Similarly, despite obvious U.S. displeasure with the Sapoa meeting, the Contras exercised a degree of freedom of action with regard to the United States that everybody, including the Sandinistas, had underestimated.

The key to both shifts--the Contras’ division and their taking their distance from Washington--can be found in the Sandinistas’ decision to engage them politically, and no longer only militarily. This willingness on the part of Managua, while influenced by the congressional cut-off of funds, also came from the comandantes’ feelings that they have won the war, not from any doubts about their own political strength.

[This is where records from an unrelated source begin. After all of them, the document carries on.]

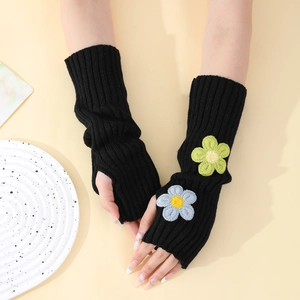 Close-up of black knitted fingerless gloves with light green and blue flower patches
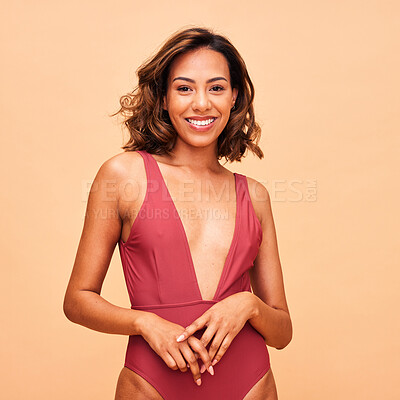 Buy stock photo Happy, fashion and swimsuit with portrait of woman in studio for summer, tropical and wellness. Beach, vacation and beauty with person on beige background for confident, holiday and self love mockup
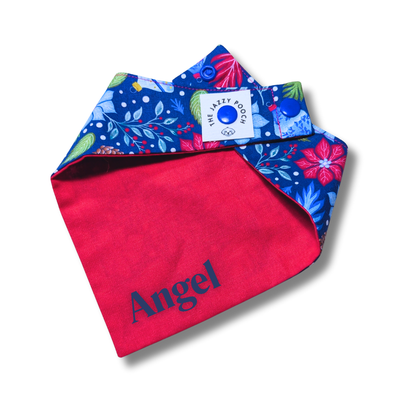 Raspberry red reverse of sustainable dog bandana with personalised pet name and The Jazzy Pooch branded label detail - The Jazzy Pooch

If the preceding analysis holds, then the near-term evolution of the talks between the Nicaraguan government and its still-not-so-loyal opposition will proceed along predictable lines. The more the war acquires political, rather than military, connotations, the greater the divisions among the Contras will be. Similarly, the United States will be less able to keep the Contras from accepting the legitimacy, reality and inevitability of Sandinista power in Nicaragua. And if the negotiations succeed, and at least part of the Contras are reincorporated into the Nicaraguan political process, the Sandinistas may be finally able to implement their “Mexican solution”: a fragmented opposition legitimizing a de facto, benign and flexible form of one-party rule. Not an ideal solution, from any vantage point, but a realistic and acceptable solution.